Data section

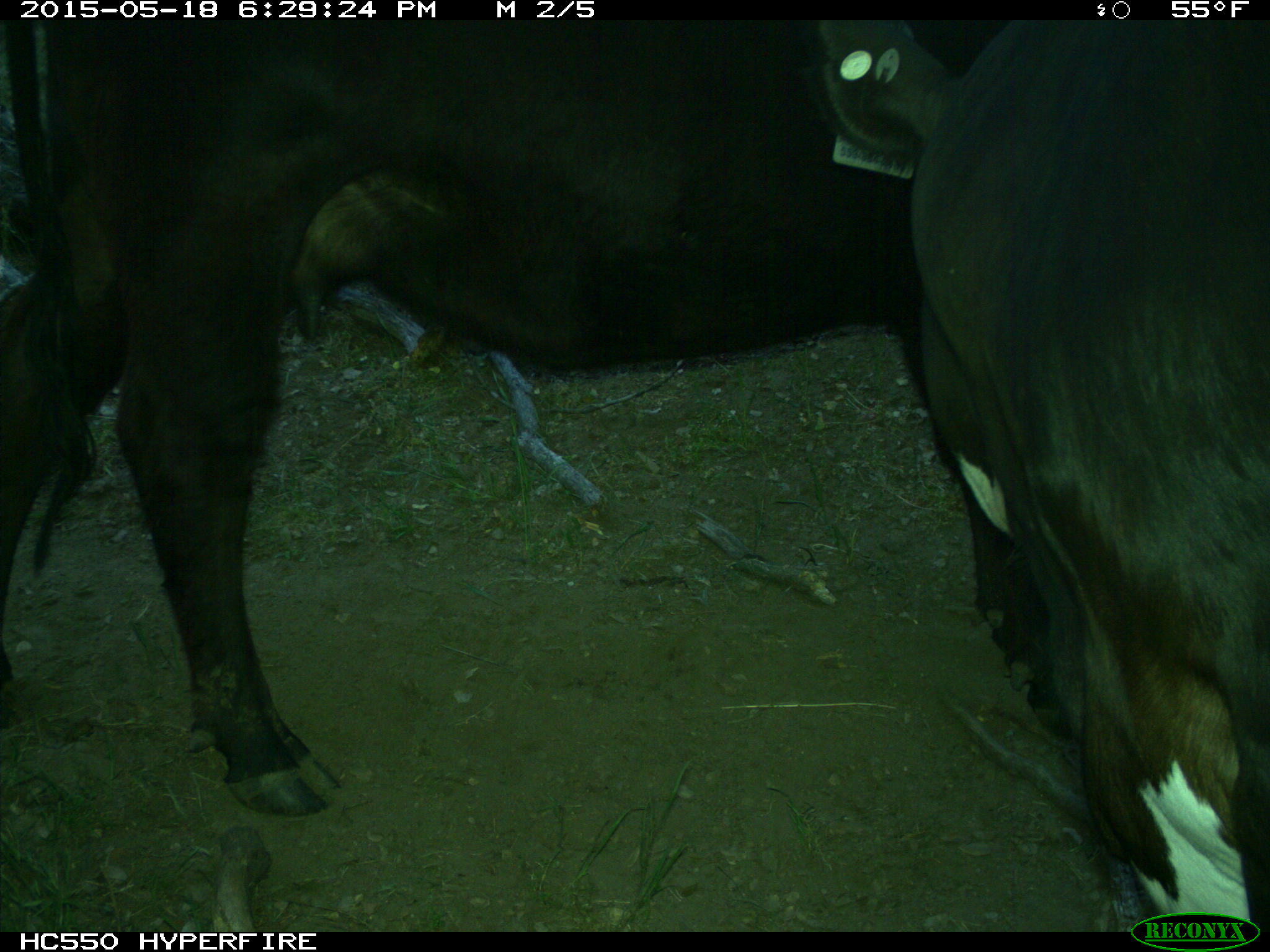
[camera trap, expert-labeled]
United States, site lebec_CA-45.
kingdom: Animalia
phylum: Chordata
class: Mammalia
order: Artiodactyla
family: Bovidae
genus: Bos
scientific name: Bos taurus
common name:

Work instruction
Repeat exactly, and only, the lines from the line with "United States, site lebec_CA-45." through the end of the listing above, both ends included.

Result for this task
United States, site lebec_CA-45.
kingdom: Animalia
phylum: Chordata
class: Mammalia
order: Artiodactyla
family: Bovidae
genus: Bos
scientific name: Bos taurus
common name:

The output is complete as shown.